-- start --
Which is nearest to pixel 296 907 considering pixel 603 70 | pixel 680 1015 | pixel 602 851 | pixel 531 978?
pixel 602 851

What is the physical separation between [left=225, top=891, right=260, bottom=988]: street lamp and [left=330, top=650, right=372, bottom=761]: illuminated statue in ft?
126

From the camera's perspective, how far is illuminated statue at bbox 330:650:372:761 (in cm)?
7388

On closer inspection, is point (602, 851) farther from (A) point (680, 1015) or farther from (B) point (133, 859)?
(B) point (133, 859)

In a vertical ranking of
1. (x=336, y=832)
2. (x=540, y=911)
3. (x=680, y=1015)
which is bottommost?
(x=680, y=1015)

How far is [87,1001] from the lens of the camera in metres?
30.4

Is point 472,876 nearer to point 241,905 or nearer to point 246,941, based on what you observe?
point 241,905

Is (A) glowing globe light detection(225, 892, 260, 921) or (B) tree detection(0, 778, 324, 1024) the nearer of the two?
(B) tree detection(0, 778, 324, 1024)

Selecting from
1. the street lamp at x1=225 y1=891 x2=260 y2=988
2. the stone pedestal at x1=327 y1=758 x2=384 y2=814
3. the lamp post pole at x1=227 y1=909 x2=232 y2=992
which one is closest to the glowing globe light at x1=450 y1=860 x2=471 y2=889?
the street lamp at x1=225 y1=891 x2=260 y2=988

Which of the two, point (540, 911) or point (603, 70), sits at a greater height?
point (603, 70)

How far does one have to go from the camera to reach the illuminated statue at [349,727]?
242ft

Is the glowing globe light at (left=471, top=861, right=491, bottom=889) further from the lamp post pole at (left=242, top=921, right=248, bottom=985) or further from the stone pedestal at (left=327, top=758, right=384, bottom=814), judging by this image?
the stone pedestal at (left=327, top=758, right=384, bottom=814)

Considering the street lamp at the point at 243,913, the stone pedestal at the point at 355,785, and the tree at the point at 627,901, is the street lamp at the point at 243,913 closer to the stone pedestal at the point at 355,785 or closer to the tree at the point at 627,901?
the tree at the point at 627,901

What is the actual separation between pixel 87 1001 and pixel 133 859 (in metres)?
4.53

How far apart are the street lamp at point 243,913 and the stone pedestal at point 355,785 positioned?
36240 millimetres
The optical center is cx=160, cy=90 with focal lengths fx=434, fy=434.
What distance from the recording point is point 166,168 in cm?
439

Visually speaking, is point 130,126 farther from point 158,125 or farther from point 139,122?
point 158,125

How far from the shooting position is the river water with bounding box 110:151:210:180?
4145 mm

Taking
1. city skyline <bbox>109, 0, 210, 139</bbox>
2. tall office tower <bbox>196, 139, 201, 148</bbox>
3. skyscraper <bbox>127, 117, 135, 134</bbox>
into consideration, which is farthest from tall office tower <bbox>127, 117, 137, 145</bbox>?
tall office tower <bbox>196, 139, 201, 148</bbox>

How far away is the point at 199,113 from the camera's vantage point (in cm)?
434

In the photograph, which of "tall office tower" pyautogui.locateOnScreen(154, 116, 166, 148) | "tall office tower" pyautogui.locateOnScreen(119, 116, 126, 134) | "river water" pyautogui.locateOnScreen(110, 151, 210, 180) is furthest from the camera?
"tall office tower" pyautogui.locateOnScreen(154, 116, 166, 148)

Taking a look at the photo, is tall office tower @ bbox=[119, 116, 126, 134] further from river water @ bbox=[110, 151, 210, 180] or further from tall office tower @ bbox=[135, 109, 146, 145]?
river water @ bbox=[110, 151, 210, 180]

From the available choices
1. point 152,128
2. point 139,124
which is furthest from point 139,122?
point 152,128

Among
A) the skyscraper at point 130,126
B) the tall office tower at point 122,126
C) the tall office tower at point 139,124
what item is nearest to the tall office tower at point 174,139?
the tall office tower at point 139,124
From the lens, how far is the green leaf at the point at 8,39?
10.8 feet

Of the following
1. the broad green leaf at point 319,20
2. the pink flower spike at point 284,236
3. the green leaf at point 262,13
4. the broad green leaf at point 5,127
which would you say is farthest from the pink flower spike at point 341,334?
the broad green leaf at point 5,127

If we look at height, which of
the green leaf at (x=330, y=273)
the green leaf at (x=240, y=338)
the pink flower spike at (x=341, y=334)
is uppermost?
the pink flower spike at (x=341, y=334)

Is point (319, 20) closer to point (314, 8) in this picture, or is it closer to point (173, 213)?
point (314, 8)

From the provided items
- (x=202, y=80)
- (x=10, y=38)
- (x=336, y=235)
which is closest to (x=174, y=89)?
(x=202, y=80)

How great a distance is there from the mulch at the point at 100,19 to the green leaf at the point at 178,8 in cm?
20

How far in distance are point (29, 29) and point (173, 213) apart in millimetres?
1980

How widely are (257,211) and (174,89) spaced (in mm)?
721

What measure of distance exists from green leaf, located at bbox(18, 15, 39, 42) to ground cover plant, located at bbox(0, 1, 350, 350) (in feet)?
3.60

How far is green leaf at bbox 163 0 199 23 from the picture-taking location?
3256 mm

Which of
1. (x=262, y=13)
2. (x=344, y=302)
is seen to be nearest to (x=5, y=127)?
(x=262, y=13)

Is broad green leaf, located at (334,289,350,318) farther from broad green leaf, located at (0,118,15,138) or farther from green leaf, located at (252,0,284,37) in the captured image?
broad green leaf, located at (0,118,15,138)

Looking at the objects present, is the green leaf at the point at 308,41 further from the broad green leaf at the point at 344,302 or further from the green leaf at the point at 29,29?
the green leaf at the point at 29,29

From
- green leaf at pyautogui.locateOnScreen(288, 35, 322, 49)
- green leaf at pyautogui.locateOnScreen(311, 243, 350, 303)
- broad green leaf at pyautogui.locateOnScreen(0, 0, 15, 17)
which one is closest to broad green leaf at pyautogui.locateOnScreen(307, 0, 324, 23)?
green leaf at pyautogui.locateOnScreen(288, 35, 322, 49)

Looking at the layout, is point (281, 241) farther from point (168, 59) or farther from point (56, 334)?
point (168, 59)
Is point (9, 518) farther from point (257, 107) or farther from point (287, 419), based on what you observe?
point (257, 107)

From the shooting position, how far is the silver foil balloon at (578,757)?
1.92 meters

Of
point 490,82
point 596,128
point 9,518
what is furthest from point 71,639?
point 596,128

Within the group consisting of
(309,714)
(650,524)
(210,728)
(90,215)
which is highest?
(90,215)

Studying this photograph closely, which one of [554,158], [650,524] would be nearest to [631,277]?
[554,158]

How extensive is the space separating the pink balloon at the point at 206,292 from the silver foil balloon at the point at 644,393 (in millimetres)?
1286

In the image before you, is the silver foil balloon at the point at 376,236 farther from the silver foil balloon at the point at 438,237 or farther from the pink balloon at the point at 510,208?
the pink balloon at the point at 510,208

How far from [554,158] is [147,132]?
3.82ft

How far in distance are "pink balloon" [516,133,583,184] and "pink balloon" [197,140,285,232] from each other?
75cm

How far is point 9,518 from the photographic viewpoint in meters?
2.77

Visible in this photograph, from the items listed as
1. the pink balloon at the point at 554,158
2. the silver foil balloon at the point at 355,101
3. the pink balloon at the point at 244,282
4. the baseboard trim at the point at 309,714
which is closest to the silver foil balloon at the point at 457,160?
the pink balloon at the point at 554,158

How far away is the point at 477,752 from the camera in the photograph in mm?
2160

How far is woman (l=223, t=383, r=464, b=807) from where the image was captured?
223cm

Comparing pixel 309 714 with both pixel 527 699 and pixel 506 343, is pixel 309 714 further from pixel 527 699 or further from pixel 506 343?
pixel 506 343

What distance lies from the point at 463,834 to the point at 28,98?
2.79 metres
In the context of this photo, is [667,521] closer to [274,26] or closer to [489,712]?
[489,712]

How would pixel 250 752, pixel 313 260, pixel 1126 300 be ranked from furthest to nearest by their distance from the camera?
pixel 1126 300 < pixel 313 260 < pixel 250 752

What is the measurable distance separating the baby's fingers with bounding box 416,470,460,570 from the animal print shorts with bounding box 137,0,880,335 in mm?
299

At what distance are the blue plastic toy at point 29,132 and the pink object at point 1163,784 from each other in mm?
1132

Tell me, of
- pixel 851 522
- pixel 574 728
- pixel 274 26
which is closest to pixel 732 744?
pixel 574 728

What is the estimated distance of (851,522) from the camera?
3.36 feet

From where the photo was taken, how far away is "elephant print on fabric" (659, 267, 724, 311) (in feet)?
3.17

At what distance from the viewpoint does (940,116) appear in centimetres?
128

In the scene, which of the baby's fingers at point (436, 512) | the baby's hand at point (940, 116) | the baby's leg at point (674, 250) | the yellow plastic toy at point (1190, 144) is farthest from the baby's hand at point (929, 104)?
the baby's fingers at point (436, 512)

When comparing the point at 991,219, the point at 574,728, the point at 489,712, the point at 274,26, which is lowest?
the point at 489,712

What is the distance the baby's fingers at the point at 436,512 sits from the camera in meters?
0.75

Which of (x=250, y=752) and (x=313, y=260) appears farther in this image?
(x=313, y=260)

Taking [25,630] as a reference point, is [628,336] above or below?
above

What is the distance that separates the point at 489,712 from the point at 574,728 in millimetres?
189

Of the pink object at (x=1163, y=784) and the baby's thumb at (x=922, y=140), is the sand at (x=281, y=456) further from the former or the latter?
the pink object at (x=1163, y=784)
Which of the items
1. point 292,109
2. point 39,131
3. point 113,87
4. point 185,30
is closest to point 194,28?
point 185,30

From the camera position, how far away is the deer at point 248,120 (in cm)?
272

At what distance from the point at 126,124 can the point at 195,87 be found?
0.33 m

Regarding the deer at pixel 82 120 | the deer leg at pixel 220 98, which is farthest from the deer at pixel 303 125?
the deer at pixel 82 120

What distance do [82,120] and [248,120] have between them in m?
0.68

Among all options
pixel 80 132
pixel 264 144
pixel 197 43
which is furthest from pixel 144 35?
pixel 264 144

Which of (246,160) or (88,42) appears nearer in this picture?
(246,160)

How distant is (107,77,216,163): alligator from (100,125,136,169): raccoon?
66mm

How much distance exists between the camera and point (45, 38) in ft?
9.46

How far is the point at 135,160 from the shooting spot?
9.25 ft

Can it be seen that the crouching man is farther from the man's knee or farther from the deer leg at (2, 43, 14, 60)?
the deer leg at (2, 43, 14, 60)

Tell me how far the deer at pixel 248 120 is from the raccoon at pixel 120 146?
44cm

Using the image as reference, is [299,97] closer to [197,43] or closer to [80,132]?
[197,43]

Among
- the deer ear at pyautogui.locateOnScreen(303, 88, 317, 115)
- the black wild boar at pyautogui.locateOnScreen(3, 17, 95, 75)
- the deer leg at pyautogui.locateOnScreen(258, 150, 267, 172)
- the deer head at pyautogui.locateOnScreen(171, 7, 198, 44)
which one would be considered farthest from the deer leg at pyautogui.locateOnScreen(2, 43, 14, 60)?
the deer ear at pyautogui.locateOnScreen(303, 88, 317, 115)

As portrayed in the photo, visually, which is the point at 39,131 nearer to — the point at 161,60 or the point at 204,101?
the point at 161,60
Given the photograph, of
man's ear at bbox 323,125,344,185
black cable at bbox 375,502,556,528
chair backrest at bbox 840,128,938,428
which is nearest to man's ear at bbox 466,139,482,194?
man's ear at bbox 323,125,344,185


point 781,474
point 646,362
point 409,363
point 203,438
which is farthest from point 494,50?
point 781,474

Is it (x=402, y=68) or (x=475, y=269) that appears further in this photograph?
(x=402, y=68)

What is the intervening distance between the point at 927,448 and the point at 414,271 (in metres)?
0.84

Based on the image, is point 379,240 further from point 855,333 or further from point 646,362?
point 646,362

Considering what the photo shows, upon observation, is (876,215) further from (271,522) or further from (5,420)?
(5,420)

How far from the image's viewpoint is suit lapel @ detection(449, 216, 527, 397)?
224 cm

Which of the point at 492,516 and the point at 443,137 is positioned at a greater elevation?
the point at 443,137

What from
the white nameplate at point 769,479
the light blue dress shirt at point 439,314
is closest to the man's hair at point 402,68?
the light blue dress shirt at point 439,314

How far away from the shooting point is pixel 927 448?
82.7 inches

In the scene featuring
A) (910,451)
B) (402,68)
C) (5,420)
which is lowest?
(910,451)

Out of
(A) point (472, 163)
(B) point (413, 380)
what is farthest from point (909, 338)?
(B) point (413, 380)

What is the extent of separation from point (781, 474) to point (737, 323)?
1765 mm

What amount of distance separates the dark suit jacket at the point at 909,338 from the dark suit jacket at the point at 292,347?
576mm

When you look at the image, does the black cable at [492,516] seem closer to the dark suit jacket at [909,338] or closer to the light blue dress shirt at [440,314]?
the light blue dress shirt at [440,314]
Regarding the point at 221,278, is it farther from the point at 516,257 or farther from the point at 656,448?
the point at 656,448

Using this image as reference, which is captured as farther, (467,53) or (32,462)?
-- end --
:: Requirement ::
From the line containing "What is the extent" through the closing line of the material above, return every line exactly and omit all others.

:: Expected answer ::
What is the extent of separation from point (781, 474) to point (737, 323)?
1765 mm

What amount of distance separates the dark suit jacket at the point at 909,338 from the dark suit jacket at the point at 292,347?
576mm

When you look at the image, does the black cable at [492,516] seem closer to the dark suit jacket at [909,338] or closer to the light blue dress shirt at [440,314]?
the light blue dress shirt at [440,314]
Regarding the point at 221,278, is it farther from the point at 516,257 or farther from the point at 656,448?
the point at 656,448

Using this image as reference, which is captured as farther, (467,53) or (32,462)?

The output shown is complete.